About – CRIME IN LOS ANGELES

Research Question: “How does the socioeconomic status of neighborhoods in Los Angeles influence crime rates, and how has the COVID-19 pandemic impacted the relationship between socioeconomic status and crime?”

Sources

Our main source of data was from the data.gov website, and can be found here: https://catalog.data.gov/dataset/crime-data-from-2020-to-present. This was our main source of data for our project, and what we based the majority of our research questions off of. It lists off each of the individual crimes from Los Angeles dating back to 2020. More information can be found in the data overview section. We also used Google Scholar and the UCLA library in order to perform external research on our research questions, and further provide academic sources to enhance our arguments.

Processing

In order to make our visualizations, we used several different applications. For one, we utilized R in order to completely clean our data, such as using functions to automate processes, and even using R for some of the visualizations. We then utilized Tableau to create some of the bar charts and maps that we used throughout our project. Voyant was used for our word clouds, and Google Sheets was also implemented for several of our charts.

### LISTED RECORDS
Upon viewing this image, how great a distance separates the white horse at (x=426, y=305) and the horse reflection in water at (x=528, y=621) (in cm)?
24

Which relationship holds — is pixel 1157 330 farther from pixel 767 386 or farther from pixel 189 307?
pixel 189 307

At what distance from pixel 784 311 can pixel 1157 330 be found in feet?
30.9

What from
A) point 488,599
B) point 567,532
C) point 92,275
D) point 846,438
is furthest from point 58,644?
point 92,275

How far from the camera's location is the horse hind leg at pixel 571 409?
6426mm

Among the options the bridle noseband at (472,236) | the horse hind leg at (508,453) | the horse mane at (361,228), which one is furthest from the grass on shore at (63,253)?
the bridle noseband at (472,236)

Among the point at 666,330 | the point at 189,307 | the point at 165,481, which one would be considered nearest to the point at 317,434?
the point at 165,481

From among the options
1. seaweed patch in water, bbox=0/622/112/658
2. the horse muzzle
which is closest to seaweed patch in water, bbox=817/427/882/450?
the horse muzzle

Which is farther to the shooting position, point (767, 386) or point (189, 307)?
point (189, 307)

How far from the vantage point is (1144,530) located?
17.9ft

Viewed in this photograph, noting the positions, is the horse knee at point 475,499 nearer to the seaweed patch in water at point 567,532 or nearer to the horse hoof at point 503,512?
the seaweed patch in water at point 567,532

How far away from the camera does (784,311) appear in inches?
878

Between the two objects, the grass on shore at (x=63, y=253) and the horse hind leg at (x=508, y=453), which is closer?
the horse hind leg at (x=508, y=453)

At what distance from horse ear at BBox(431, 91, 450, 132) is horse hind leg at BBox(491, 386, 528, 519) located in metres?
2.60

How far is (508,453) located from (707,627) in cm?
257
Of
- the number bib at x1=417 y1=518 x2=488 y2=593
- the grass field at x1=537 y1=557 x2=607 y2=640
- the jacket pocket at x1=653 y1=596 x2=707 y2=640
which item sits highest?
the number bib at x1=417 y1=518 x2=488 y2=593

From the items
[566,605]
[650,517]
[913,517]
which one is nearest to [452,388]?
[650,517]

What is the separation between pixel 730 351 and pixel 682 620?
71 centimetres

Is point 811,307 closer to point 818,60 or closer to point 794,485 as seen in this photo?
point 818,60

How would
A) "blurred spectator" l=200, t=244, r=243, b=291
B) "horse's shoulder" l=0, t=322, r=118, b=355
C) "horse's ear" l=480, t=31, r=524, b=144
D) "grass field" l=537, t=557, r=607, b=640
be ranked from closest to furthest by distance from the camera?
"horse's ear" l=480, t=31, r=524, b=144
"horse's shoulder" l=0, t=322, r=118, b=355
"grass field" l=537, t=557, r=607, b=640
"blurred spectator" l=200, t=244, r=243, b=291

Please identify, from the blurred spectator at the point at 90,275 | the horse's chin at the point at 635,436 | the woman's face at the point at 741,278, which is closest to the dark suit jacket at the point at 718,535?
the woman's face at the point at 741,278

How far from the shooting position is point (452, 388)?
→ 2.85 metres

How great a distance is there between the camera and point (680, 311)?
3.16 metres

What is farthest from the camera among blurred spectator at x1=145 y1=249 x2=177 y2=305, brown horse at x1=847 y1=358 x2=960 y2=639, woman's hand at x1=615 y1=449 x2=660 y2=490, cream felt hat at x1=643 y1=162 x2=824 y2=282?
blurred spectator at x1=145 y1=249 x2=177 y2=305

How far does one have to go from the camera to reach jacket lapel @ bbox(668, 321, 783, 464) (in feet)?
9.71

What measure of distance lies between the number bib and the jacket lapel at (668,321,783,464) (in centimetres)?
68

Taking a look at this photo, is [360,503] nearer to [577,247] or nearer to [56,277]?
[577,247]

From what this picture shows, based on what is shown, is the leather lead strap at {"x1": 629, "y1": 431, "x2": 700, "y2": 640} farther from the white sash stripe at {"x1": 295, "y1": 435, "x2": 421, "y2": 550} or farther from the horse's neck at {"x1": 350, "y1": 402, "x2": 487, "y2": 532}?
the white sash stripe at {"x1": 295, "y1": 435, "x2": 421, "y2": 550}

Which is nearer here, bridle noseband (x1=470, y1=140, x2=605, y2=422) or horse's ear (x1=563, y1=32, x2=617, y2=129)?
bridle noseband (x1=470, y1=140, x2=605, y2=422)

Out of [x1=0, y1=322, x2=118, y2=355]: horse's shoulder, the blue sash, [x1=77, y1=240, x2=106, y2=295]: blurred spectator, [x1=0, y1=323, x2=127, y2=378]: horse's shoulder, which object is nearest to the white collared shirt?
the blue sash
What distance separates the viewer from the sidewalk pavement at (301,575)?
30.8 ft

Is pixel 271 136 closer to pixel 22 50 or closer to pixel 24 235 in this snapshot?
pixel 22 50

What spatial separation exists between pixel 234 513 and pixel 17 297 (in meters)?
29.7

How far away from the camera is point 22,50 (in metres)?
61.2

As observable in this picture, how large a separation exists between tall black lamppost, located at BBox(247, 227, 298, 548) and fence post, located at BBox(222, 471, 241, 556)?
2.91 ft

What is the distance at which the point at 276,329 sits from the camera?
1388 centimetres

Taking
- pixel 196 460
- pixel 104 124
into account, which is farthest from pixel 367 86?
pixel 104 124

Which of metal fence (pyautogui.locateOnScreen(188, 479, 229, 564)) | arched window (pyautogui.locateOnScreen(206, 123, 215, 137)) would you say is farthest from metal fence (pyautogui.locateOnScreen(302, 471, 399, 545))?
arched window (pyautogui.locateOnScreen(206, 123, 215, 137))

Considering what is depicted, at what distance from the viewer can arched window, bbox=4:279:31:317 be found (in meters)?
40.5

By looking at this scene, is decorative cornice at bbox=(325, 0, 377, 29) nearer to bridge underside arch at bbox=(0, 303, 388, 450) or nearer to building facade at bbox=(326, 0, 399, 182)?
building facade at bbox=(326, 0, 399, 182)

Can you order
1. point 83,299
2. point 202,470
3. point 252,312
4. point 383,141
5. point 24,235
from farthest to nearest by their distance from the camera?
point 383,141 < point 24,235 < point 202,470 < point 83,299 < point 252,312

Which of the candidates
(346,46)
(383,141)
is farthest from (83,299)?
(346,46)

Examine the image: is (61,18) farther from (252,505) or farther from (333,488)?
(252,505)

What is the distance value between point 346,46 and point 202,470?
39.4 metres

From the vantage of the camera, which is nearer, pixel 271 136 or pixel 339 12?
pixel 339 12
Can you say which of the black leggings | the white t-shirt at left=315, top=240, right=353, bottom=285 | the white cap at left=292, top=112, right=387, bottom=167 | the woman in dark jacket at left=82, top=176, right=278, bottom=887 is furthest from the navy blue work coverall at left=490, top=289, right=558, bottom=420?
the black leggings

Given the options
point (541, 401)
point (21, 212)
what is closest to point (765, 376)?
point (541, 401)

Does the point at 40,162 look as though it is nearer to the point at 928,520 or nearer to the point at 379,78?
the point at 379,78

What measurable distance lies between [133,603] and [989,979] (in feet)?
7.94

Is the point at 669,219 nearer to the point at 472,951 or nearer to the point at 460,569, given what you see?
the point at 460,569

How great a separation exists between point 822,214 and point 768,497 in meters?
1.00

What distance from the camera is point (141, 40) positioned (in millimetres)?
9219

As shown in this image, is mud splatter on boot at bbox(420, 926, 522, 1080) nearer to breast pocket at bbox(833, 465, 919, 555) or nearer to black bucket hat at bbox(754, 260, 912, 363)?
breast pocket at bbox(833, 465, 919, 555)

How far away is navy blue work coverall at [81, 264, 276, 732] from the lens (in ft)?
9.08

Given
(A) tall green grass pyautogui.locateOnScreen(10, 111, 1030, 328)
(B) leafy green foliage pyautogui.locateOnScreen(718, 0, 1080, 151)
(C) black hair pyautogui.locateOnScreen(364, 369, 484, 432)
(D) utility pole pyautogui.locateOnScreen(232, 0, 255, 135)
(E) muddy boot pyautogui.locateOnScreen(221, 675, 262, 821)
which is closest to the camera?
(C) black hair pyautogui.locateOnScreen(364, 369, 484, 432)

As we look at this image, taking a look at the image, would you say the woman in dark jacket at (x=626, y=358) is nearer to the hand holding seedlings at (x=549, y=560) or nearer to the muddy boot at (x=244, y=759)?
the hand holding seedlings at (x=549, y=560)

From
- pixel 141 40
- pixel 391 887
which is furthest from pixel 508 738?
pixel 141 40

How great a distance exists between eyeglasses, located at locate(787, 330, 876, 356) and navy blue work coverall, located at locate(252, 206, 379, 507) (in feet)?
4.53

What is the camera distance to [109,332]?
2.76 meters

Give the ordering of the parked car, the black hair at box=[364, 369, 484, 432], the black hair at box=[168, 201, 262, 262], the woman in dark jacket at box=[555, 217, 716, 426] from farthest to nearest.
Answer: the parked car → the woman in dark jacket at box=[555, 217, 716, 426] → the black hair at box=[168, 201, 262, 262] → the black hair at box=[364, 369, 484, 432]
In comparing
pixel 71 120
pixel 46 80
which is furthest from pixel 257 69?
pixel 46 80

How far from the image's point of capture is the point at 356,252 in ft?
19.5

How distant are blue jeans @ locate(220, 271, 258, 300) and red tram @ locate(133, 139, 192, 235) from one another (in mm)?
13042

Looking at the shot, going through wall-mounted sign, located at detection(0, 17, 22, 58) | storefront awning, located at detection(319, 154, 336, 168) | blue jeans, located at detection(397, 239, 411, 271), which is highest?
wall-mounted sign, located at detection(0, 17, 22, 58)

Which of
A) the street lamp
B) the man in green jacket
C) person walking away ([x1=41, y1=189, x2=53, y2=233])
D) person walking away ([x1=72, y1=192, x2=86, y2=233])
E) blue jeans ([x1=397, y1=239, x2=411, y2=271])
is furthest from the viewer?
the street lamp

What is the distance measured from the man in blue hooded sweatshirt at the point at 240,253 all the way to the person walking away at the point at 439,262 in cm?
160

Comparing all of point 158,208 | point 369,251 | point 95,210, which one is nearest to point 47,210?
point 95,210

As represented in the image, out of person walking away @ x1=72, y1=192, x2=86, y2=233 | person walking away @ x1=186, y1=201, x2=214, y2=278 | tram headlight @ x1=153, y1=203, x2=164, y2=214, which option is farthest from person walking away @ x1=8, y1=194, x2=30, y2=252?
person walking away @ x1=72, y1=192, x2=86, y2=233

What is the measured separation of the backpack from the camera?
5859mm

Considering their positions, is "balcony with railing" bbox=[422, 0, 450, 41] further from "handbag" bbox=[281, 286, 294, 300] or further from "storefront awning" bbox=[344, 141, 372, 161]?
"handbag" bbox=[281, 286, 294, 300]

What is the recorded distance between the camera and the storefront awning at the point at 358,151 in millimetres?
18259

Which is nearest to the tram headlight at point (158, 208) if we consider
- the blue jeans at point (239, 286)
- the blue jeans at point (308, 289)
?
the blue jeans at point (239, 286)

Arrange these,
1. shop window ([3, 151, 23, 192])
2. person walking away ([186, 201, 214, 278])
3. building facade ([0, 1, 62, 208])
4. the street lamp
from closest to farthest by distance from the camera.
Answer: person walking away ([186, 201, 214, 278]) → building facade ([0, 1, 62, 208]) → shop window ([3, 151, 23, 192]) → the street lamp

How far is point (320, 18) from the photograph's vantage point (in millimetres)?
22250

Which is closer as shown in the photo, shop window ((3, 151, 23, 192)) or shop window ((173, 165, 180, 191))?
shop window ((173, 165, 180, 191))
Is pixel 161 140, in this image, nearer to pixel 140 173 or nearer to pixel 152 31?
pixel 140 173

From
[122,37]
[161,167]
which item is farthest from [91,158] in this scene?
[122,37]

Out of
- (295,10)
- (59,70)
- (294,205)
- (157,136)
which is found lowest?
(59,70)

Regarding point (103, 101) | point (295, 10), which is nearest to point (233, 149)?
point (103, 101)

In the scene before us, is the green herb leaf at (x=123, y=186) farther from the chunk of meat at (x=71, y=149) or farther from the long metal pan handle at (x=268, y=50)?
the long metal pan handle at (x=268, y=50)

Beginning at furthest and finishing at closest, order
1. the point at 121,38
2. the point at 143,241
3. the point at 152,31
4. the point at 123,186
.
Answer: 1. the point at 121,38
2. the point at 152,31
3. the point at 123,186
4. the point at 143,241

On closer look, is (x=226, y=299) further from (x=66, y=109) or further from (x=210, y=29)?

### PROBLEM 1
Could you repeat the passage of the Los Angeles crime page from "In order to make" up to and including "of our charts."?
### PROBLEM 2
How would you put this sentence from the Los Angeles crime page into Spanish: "Voyant was used for our word clouds, and Google Sheets was also implemented for several of our charts."
Work from the Los Angeles crime page alone and leave the items aside.

### TASK RESPONSE 1
In order to make our visualizations, we used several different applications. For one, we utilized R in order to completely clean our data, such as using functions to automate processes, and even using R for some of the visualizations. We then utilized Tableau to create some of the bar charts and maps that we used throughout our project. Voyant was used for our word clouds, and Google Sheets was also implemented for several of our charts.

### TASK RESPONSE 2
Voyant se utilizó para nuestras nubes de palabras, y Google Sheets también se empleó para varios de nuestros gráficos.